■ Task statement: Write out the following passage on teenage elopement and self-initiated marriage word for word, from start to finish.

Despite interventions by parents to separate their children, teenagers either elope again or give their parents a suicide scare, which forces parents to allow the children to live together without legally marrying.
Experts working in local non-governmental organisations (NGOs) from Jumla to Dailekh describe this growing trend of elopement and self-initiated marriages as a consequence of a search for love, safety and belongingness from the family, a lack of comprehensive sexuality education (CSE) and a sociocultural environment that encourages children to elope.
“Over the years of my work, I have found that teenagers here are confused about their future and believe marriage to be the end of it all. In particular, many young girls are in search of love, safety and a sense of belonging. And when they find that through their male companions, they decide upon marriage,” says Sajana Sunar, programme coordinator at Social Service Center (SOSEC), a local NGO working in the field of child rights and child protection.
Additionally, there is little to no conversation about adolescence, puberty and sexual attraction at all. Such a lack of conversation around sex makes adolescents misinformed about sexual attraction and desires.
Since they see marriage as a way to act on their desires, it leads to them eloping or performing self-initiated marriages, according to Sunar.
“Given that our society views marriage as license to have sex, adolescents go along with their feelings and attractions, and elope,” she says.
As per the National Civil Code Act 2017, the legal age of marriage is 20 for both boys and girls. The marriageability age was increased so that young people can finish school, become independent and mature before they can make informed marriage choices. As per Section 173 of the Criminal Code, a person found guilty of either committing or arranging a child marriage is subject to a jail term of up to three years and a fine of Rs30,000.

■ Collected material:
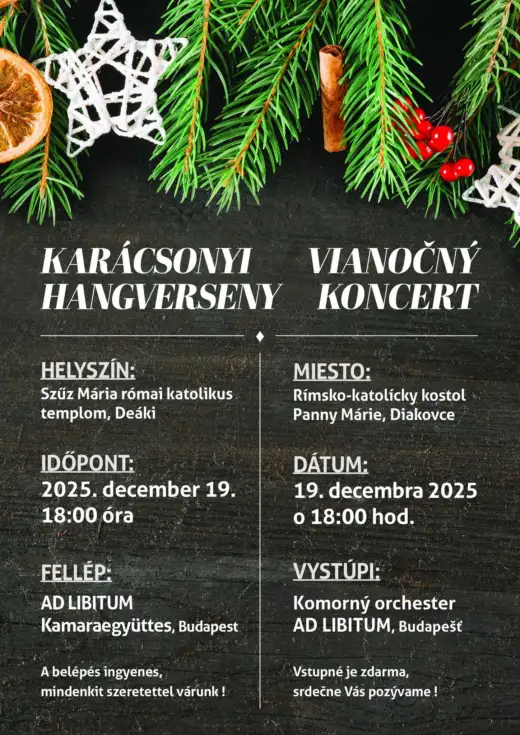 Karácsonyi hangverseny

■ Answer below:
Despite interventions by parents to separate their children, teenagers either elope again or give their parents a suicide scare, which forces parents to allow the children to live together without legally marrying.
Experts working in local non-governmental organisations (NGOs) from Jumla to Dailekh describe this growing trend of elopement and self-initiated marriages as a consequence of a search for love, safety and belongingness from the family, a lack of comprehensive sexuality education (CSE) and a sociocultural environment that encourages children to elope.
“Over the years of my work, I have found that teenagers here are confused about their future and believe marriage to be the end of it all. In particular, many young girls are in search of love, safety and a sense of belonging. And when they find that through their male companions, they decide upon marriage,” says Sajana Sunar, programme coordinator at Social Service Center (SOSEC), a local NGO working in the field of child rights and child protection.
Additionally, there is little to no conversation about adolescence, puberty and sexual attraction at all. Such a lack of conversation around sex makes adolescents misinformed about sexual attraction and desires.
Since they see marriage as a way to act on their desires, it leads to them eloping or performing self-initiated marriages, according to Sunar.
“Given that our society views marriage as license to have sex, adolescents go along with their feelings and attractions, and elope,” she says.
As per the National Civil Code Act 2017, the legal age of marriage is 20 for both boys and girls. The marriageability age was increased so that young people can finish school, become independent and mature before they can make informed marriage choices. As per Section 173 of the Criminal Code, a person found guilty of either committing or arranging a child marriage is subject to a jail term of up to three years and a fine of Rs30,000.